▶ **SET TASK**: Convert the stretch of the records from the line containing "From what this" through the end of the records into a JSON list of strings, one string per line, omitting blank lines.
::::
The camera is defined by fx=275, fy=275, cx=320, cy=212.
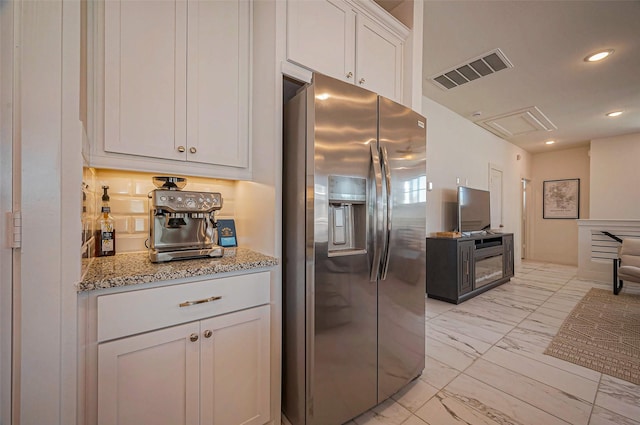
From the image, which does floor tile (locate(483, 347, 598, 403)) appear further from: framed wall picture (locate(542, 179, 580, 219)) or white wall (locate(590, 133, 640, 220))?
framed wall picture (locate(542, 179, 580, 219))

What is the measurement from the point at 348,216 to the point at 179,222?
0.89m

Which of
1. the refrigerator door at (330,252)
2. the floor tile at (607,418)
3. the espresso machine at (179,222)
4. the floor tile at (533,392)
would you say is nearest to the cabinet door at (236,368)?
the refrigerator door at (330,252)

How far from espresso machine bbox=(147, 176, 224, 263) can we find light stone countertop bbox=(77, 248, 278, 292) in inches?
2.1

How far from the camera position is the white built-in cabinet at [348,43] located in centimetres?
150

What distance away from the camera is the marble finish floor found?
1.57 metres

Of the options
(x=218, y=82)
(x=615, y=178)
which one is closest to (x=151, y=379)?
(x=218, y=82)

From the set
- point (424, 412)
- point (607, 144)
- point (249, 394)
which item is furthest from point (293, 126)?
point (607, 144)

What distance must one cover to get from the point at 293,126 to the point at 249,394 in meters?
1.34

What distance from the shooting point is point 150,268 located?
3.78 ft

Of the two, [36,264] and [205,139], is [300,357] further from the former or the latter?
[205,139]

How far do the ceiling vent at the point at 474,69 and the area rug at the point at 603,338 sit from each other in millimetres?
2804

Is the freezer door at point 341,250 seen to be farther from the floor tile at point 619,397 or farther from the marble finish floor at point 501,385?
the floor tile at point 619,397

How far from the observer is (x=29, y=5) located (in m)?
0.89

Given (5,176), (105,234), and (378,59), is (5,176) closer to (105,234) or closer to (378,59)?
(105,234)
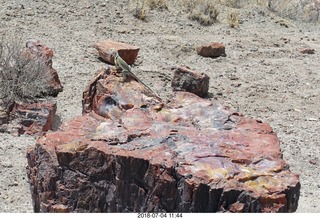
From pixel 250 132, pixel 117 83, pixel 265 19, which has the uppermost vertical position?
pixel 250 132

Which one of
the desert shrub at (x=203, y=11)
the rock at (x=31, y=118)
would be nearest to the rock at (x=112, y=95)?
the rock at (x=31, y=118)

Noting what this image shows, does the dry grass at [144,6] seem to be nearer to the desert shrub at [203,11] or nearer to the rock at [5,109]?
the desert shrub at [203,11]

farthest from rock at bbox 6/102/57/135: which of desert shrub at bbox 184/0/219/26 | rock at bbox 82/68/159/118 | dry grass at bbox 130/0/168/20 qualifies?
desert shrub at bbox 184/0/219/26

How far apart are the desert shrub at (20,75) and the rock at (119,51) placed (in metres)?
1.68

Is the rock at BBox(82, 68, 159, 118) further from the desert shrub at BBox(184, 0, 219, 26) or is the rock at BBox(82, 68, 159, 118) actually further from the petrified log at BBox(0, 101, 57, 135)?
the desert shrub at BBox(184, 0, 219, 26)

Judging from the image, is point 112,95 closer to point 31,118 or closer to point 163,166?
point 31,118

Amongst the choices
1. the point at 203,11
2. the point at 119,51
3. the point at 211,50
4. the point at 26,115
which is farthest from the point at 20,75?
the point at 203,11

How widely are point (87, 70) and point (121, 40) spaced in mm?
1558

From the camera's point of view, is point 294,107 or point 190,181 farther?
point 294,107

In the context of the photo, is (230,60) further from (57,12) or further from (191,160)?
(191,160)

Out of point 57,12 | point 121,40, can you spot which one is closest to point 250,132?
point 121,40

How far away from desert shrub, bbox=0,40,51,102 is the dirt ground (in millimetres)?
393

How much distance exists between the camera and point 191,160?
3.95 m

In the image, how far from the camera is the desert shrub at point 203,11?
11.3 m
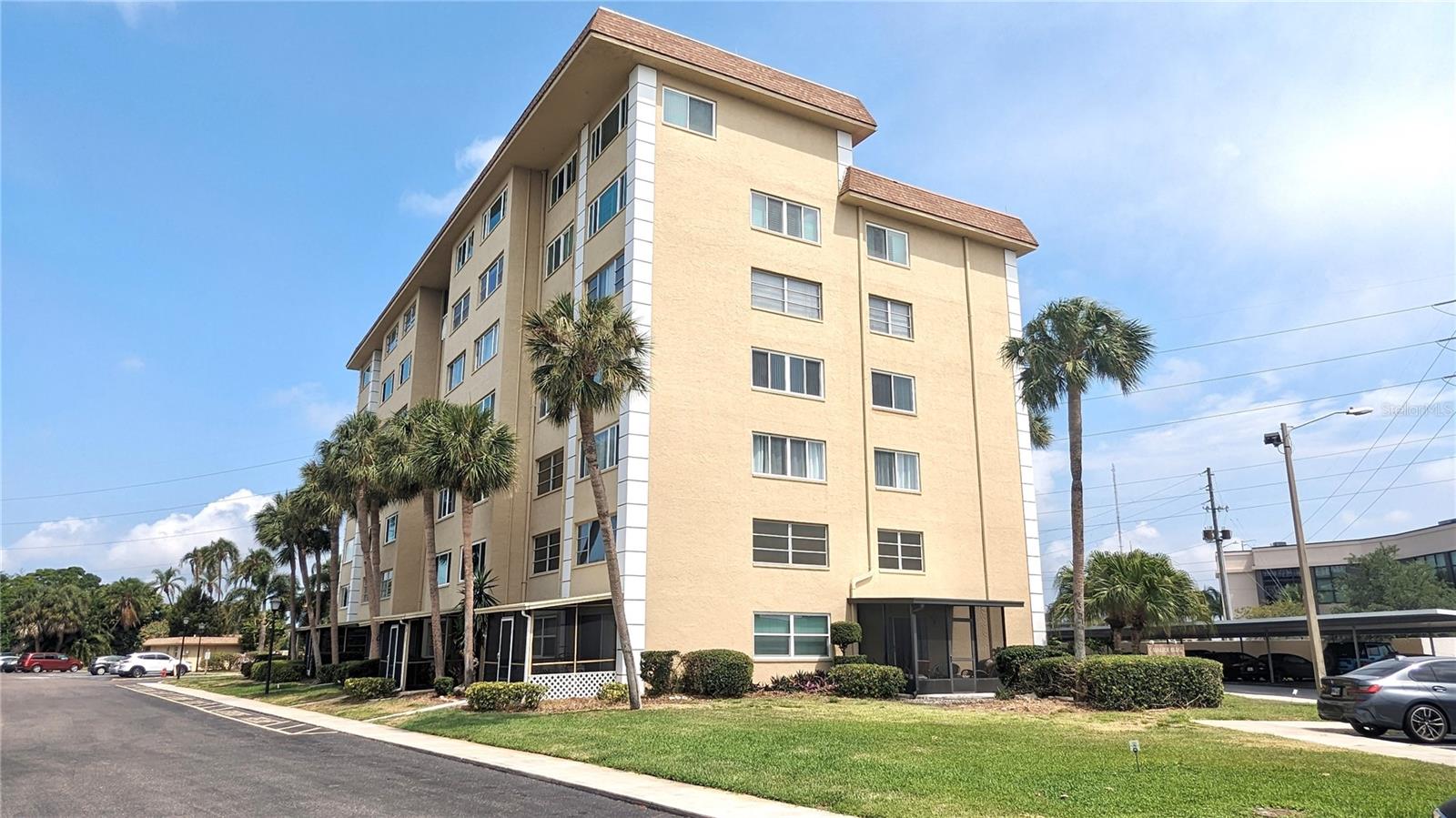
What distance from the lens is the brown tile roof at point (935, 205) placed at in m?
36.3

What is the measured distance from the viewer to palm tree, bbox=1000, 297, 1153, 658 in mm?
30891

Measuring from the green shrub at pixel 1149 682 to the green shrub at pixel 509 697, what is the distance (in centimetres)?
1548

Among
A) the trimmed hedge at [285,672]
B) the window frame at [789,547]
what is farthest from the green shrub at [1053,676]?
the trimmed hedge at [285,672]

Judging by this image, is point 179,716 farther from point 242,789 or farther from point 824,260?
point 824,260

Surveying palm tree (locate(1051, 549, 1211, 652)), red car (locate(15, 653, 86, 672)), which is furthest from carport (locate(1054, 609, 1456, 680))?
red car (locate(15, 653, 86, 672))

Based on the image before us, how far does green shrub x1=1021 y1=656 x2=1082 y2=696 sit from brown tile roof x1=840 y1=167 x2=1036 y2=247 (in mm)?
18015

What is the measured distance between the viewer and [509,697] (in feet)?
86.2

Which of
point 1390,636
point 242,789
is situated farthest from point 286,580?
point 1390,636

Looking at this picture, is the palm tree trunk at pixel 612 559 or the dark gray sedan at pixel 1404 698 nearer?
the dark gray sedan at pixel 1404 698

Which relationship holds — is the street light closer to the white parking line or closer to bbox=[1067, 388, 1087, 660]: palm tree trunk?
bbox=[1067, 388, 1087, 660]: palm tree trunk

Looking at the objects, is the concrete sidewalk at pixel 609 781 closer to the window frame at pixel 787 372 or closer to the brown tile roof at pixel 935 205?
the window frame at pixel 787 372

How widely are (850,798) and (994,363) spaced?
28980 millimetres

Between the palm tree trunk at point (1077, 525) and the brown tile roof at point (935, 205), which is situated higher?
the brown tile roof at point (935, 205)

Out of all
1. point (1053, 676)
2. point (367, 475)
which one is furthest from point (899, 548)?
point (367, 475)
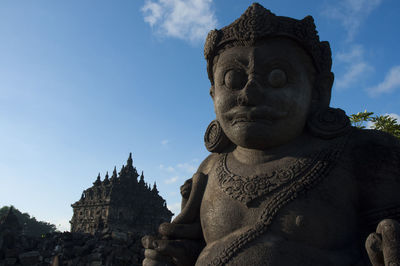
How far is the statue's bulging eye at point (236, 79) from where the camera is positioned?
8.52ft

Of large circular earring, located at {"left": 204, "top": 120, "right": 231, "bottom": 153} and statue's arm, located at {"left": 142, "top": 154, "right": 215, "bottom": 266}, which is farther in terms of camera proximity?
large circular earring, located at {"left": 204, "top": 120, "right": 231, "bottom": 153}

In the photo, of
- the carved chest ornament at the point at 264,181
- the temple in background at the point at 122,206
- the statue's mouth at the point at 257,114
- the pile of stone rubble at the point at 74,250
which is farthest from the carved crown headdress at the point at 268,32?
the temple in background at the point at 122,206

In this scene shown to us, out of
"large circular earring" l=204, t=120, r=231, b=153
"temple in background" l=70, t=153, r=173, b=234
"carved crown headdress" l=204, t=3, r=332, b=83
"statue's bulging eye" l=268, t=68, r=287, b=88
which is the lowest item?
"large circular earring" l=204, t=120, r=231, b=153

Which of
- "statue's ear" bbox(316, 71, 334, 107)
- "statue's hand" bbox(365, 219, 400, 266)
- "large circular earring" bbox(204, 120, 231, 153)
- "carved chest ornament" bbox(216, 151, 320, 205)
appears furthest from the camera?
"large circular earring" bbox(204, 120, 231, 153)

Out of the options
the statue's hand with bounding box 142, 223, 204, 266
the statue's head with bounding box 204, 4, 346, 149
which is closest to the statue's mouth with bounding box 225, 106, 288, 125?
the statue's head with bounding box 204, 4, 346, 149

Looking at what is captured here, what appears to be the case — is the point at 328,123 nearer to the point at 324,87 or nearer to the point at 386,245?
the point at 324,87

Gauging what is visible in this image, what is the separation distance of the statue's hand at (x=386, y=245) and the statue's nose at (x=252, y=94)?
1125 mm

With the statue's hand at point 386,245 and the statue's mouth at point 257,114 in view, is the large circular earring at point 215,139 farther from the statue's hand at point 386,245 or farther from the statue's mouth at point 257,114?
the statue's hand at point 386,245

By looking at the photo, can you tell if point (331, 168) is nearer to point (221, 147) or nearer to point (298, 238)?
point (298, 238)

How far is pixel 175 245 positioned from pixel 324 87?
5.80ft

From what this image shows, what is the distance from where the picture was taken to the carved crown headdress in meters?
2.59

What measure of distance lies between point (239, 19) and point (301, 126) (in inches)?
::::
▶ **SOLUTION**:
[
  "From what this image shows, what is the distance from where the picture was taken to the carved crown headdress in meters?",
  "2.59",
  "What measure of distance lies between point (239, 19) and point (301, 126) (in inches)?"
]